In Ireland, according to Irish chef Darina Allen, early pigs were "thin, scrawny and vicious in temperament," capable of leaping over a fence. They were raised mainly on beech and oak nuts, which the pigs obtained by feeding in woodlands.
But once the potato was introduced into Ireland (sometime in the 1600s) and evolved into a staple food of the poor (by the early 1700s), people could raise their pigs closer to home; Allen writes, "After the widespread adoption of the potato, virtually every hovel could afford to rear a pig in good years, because the animal could be fed on surplus potatoes, potato skins and sour milk."
Indeed, pigs ate nearly anything and everything, and fattened nicely on this random fare. When the pig finally had its rendezvous with the butcher's knife, every bit of it was put to use.
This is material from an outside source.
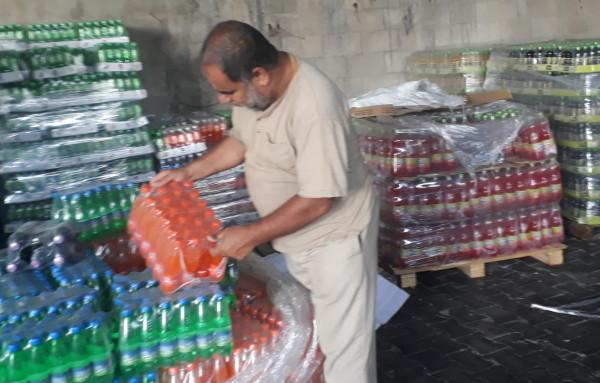 حماية المستهلك تُجري جولات على مخازن المشروبات الغذائية بغزة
Pigs "were prized possessions," says Allen, "not only providing several months' supply of meat for the household, but also leaving enough over to share with neighbors."
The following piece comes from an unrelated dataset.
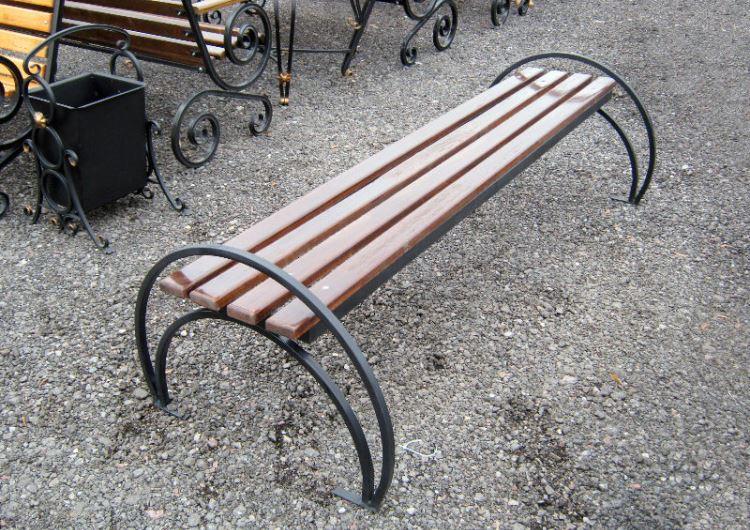 Скамейка с каркасом из гнутой профильной трубы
So important was the pig to a family living a hardscrabble life that it earned the nickname of "the gentleman who pays the rent." Another luck-and-swine saying is "on the pig's back," the literal translation of the Gaelic phrase ar mhuin na muice, a colloquialism that means "well off" or, well, living "high on the hog."
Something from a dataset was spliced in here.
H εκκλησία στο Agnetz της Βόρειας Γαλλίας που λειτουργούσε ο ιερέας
The pig's ubiquity on Irish farms naturally evolved into an association with Irish nationality itself, just as a gentle cow is linked with imagery of Swiss mountainsides or a longhorn steer with the western United States.
Wagner's take on the popular piggy is a bright green little fellow who carries a shamrock in his mouth--a gold one, no less, thus adding the lucky symbolism of the clover with that of the gold coin.
My own little Paddy's pig was made after German unification (his tag says Wagner Handwork Germany, and the lack of a "West" before "Germany" shows that he's a post-1990 creation).
He's got bright orange eyes and has something of the crazed look that you'll often find on the earliest Wagners, the ones that bear the green-and-white labels reading "M.C. Originals" that show a chimpanzee's face.
Incidentally, Germany itself is as familiar with the notion of the lucky pig as Ireland is (and like the Irish, the Germans--famous for cuisine that includes pork deli meats and sausages--made use of the pig from snout to tail).
The German phrase Schwein haben ("to have pig") means, like "on the pig's back," that a person has come into good fortune and is a Glucksschwein, or "lucky pig."
The pigs that cavort among shamrocks on vintage St. Patrick's Day cards from Ireland are matched by German usage of pigs as symbols of good luck on greeting cards, as ornaments, and the like.
This association is celebrated during the Christmas holidays when children receive marzipan pigs as a token for good luck in the year ahead.
I'd be curious to know if any of you have other variations on the Wagner Paddy's Pig!
Clearly, at a glance, anybody would know that the shamrock-toting swine is a St. Patrick's Day ornament, but it gave me a fun excuse to traipse around and look for more information about this popular symbol of luck and Eire (something that I love to do, being both an information packrat and half-Irish).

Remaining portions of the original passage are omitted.